ECLI:NL:RBNHO:2022:344

Rechtbank Noord-Holland

Datum uitspraak
19 januari 2022
Publicatiedatum
19 januari 2022
Zaaknummer
7632686 \ CV EXPL 19-3695
Instantie
Rechtbank Noord-Holland
Type
Uitspraak
Rechtsgebied
Civiel recht
Procedures
  • Op tegenspraak
Vindplaatsen
  • Rechtspraak.nl
AI samenvatting door LexboostAutomatisch gegenereerd

Compensatie voor vertraging van vlucht door de-icing procedure en buitengewone omstandigheden

In deze zaak hebben eisers, bestaande uit drie passagiers en een rechtsbijstandsorganisatie, een vordering ingesteld tegen de luchtvaartmaatschappij Emirates wegens vertraging van hun vlucht van Amsterdam naar Dubai op 11 februari 2017. De eisers vorderen compensatie op basis van de Europese Verordening (EG) nr. 261/2004, die regels vaststelt voor compensatie en bijstand aan luchtreizigers bij instapweigering, annulering of langdurige vertraging van vluchten. De passagiers hebben hun aansluitende vluchten gemist door de vertraging van hun vlucht EK150, die met meer dan drie uur vertraging op de eindbestemming aankwam.

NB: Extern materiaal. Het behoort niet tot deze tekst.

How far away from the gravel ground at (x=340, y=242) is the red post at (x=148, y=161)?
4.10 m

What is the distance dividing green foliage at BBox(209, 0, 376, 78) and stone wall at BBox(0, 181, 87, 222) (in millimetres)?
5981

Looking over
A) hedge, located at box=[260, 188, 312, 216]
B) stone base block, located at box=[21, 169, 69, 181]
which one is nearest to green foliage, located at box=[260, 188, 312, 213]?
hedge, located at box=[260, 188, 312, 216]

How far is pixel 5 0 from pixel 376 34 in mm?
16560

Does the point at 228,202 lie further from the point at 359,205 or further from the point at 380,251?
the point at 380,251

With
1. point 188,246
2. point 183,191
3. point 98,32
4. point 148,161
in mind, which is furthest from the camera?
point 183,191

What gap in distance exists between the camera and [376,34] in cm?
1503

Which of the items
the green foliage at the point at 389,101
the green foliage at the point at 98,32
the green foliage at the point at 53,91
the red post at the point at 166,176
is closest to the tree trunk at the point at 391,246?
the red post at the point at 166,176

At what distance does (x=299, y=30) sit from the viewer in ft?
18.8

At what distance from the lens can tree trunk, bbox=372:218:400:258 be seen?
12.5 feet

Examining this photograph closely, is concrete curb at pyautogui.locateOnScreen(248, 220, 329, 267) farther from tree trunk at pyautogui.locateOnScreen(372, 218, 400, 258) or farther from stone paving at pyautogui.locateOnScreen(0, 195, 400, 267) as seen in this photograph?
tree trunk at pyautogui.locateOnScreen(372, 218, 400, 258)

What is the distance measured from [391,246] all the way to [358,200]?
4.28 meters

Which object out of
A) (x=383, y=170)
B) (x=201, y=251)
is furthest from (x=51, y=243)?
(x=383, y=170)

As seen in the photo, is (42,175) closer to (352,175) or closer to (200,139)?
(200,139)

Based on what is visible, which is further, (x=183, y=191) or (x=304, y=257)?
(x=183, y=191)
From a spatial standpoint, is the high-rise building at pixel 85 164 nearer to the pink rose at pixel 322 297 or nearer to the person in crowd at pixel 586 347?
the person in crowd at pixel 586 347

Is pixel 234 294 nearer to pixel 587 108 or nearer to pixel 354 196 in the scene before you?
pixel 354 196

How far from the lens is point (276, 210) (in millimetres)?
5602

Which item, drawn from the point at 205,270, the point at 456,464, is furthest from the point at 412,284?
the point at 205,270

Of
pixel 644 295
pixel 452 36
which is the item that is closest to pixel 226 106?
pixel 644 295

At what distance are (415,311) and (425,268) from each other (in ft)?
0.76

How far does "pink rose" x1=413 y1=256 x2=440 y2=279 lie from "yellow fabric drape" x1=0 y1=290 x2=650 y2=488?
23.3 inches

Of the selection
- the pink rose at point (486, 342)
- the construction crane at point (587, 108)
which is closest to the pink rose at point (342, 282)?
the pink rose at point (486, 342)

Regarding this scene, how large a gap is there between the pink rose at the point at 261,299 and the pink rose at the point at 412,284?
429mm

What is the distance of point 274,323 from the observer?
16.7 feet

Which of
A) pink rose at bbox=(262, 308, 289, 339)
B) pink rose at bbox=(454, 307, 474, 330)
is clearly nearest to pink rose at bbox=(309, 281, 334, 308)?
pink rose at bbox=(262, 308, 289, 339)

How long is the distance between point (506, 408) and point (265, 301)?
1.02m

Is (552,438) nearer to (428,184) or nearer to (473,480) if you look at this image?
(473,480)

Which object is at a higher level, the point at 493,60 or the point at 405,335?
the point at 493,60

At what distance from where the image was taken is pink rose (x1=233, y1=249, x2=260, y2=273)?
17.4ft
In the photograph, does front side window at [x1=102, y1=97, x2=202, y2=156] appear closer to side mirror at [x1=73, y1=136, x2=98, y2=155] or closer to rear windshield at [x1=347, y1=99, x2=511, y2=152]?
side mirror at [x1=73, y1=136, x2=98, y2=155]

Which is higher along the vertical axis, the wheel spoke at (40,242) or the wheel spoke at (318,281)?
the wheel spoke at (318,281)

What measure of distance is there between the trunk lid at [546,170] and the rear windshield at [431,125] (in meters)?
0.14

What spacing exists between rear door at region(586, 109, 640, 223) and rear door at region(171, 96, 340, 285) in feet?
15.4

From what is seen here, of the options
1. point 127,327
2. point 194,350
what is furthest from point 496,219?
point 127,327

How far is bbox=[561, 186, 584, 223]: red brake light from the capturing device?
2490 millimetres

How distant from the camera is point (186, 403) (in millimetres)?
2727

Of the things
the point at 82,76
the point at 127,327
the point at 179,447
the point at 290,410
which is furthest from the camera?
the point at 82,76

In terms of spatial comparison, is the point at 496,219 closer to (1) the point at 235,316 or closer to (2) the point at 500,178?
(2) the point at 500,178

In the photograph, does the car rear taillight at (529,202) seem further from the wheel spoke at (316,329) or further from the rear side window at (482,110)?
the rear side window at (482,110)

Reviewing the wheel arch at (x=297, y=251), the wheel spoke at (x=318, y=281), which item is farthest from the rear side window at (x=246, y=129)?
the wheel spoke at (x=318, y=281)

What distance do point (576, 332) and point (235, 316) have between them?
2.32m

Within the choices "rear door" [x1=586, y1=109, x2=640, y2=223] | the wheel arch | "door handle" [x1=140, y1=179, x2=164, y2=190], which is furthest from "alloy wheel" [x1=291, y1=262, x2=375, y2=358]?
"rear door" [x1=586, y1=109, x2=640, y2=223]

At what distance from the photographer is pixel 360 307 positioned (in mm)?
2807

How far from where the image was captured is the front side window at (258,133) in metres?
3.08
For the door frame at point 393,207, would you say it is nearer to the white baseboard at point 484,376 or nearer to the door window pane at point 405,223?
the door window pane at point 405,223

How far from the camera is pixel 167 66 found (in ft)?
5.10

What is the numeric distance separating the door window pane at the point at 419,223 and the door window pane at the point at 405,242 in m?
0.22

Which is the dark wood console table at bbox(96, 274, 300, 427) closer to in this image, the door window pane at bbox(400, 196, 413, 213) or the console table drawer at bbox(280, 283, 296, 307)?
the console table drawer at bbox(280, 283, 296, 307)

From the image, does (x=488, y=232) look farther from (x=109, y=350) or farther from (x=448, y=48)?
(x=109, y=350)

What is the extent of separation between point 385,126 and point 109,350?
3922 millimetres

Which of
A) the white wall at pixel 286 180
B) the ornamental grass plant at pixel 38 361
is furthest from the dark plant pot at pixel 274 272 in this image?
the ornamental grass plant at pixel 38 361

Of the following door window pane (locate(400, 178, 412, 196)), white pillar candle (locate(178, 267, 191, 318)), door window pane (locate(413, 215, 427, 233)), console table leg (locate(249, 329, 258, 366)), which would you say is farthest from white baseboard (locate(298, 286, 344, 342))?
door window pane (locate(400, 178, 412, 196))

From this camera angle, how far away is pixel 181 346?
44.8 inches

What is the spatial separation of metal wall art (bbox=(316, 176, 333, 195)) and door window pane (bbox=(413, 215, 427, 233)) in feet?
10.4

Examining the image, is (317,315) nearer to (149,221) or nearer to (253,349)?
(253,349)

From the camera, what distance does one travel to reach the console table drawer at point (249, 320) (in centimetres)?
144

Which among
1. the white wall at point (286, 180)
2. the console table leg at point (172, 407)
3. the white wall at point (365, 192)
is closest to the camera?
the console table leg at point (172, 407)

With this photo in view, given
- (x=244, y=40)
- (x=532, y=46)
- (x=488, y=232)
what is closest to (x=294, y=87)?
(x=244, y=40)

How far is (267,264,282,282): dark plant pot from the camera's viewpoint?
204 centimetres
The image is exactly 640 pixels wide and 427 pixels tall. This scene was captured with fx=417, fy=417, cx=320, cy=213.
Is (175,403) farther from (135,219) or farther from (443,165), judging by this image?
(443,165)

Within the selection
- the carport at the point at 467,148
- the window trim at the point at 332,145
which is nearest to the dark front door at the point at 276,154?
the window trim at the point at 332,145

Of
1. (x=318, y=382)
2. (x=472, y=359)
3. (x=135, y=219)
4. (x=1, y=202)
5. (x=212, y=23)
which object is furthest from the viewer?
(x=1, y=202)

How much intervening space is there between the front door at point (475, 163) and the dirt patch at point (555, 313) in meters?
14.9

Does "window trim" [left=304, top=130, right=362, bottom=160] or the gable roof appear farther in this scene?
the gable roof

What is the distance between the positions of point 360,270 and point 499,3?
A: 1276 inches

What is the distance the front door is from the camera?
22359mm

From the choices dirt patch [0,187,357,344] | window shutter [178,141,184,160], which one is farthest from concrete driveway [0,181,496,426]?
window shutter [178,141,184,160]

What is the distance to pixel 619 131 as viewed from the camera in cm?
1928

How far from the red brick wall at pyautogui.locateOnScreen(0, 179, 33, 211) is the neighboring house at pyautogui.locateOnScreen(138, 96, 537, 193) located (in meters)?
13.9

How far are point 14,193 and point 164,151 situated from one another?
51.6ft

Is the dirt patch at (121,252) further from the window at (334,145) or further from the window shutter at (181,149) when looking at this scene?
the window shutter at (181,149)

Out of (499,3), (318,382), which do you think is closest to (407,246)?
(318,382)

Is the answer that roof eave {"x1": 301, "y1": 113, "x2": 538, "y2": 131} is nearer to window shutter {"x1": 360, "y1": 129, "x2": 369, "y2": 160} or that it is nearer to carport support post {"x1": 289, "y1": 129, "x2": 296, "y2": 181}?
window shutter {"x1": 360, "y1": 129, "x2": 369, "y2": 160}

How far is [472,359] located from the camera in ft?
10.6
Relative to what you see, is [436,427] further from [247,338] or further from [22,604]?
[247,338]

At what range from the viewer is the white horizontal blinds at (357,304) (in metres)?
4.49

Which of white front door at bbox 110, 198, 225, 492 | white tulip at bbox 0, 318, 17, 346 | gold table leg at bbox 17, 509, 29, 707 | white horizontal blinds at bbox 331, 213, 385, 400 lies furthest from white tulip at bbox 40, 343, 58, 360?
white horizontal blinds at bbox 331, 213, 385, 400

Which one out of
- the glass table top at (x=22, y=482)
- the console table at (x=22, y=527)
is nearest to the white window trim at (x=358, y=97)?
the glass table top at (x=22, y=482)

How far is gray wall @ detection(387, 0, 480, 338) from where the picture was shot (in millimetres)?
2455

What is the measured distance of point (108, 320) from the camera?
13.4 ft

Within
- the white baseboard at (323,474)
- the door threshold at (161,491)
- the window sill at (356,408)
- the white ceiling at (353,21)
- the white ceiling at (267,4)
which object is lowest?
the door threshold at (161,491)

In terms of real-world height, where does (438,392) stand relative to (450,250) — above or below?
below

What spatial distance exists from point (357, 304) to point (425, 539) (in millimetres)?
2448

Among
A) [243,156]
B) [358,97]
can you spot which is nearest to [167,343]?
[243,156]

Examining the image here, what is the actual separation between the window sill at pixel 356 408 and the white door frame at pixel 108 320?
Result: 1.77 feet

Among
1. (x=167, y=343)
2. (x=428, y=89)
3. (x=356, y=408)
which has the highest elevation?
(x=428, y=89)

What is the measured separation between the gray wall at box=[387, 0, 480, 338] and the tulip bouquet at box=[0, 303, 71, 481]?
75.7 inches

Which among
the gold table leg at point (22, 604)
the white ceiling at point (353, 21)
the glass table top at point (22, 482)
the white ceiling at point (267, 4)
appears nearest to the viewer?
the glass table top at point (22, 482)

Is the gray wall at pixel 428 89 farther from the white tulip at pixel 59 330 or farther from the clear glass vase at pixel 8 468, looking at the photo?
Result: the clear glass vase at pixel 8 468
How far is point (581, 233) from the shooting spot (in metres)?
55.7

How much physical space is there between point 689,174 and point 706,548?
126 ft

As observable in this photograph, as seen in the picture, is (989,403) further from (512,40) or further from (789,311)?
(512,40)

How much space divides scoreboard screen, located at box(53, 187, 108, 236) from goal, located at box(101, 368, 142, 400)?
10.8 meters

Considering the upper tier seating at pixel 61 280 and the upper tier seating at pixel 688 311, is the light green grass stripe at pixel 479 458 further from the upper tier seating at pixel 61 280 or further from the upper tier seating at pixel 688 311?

De vervoerder heeft betoogd dat de vertraging het gevolg was van buitengewone omstandigheden, namelijk de de-icing procedure en beslissingen van de luchtverkeersleiding. De kantonrechter heeft echter geoordeeld dat de vervoerder onvoldoende bewijs heeft geleverd om aan te tonen dat de vertraging daadwerkelijk het gevolg was van deze omstandigheden. De kantonrechter heeft vastgesteld dat de passagiers recht hebben op compensatie, omdat de vervoerder niet heeft aangetoond dat de vertraging het gevolg was van buitengewone omstandigheden zoals bedoeld in de Verordening.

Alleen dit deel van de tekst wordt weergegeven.